→ WORK ORDER
Write out the records word for word, with no pictures.

* * * * * * * * *

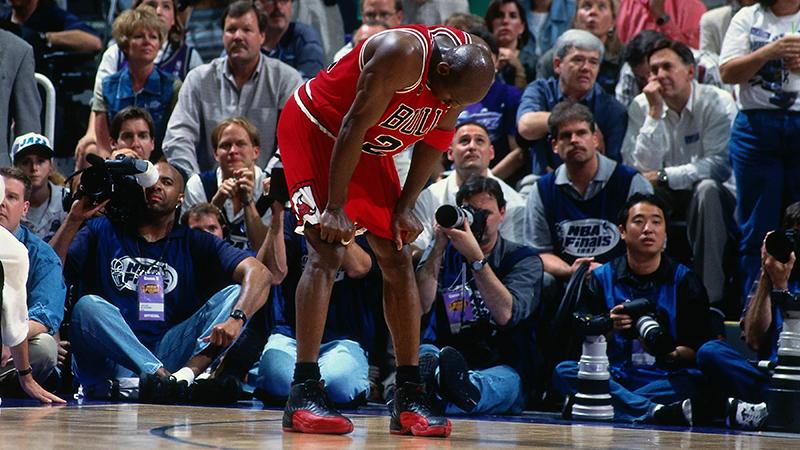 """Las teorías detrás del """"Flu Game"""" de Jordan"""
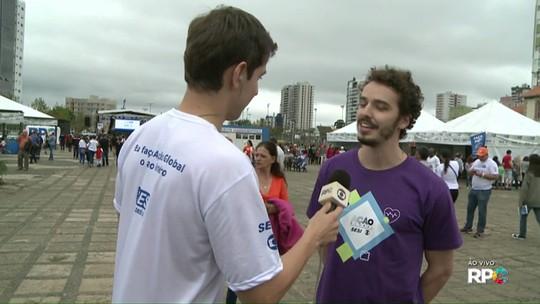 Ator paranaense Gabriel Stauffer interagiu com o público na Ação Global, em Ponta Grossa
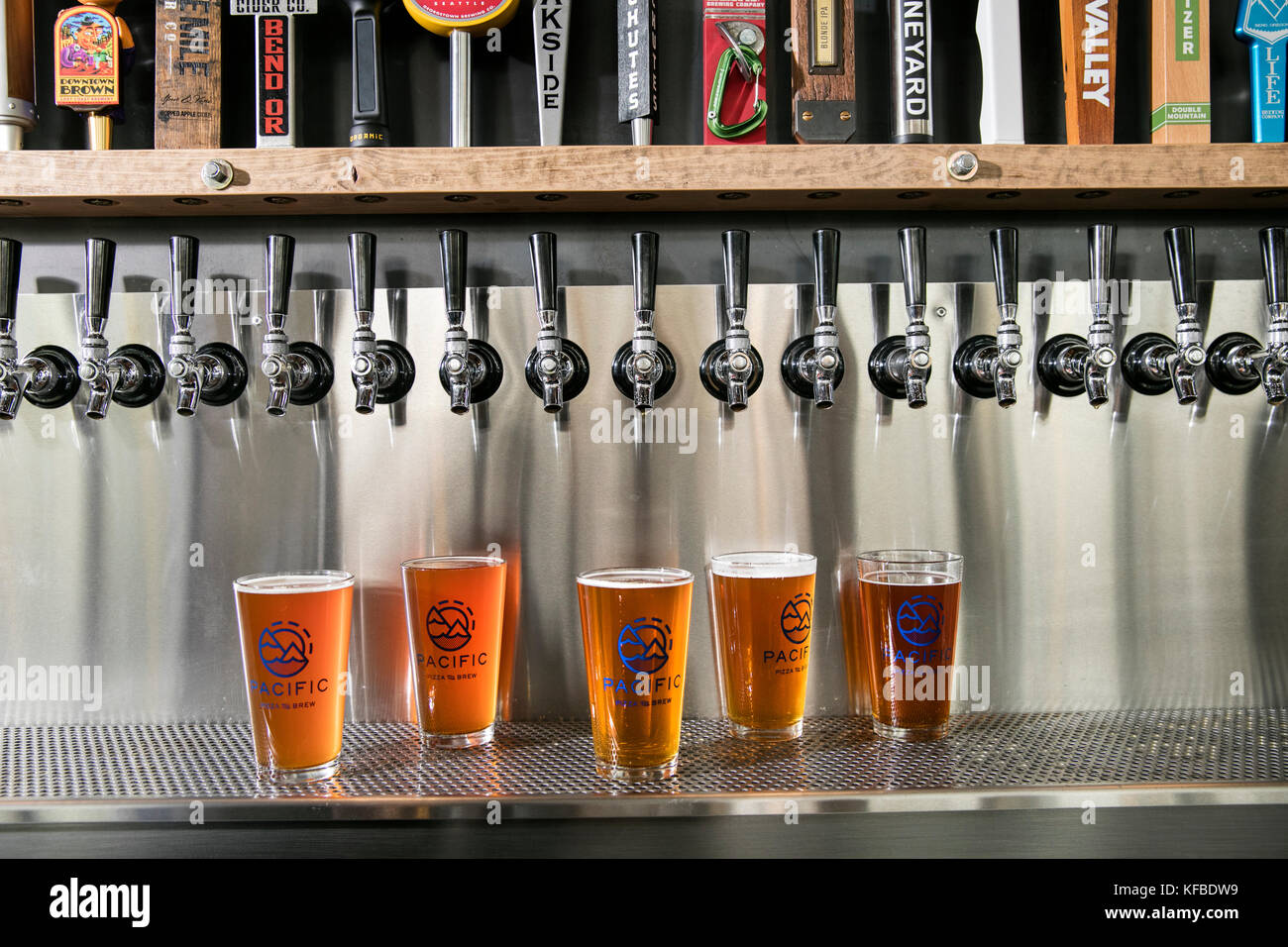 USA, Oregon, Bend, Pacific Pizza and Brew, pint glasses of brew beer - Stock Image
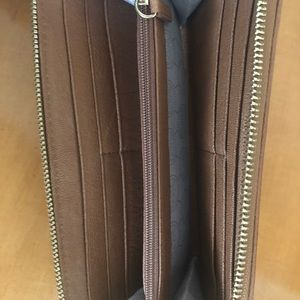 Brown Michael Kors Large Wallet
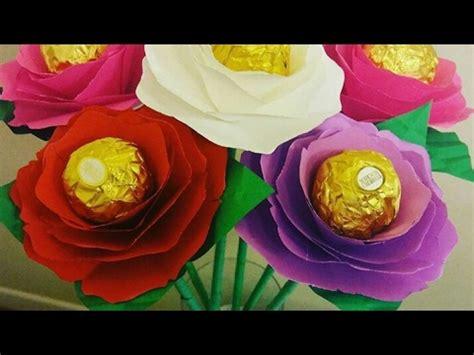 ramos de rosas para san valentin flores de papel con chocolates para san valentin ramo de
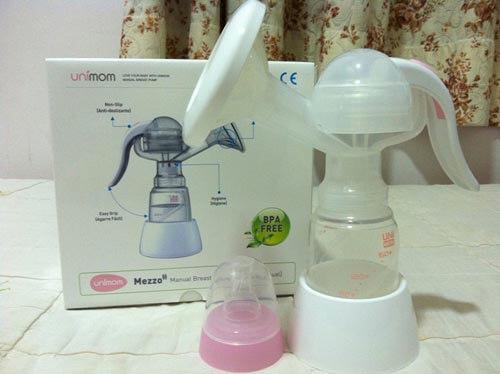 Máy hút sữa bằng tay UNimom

* * * * * * * * *

→ RESULT
 """Las teorías detrás del """"Flu Game"""" de Jordan"""
 Ator paranaense Gabriel Stauffer interagiu com o público na Ação Global, em Ponta Grossa
 USA, Oregon, Bend, Pacific Pizza and Brew, pint glasses of brew beer - Stock Image
 Brown Michael Kors Large Wallet
 ramos de rosas para san valentin flores de papel con chocolates para san valentin ramo de
 Máy hút sữa bằng tay UNimom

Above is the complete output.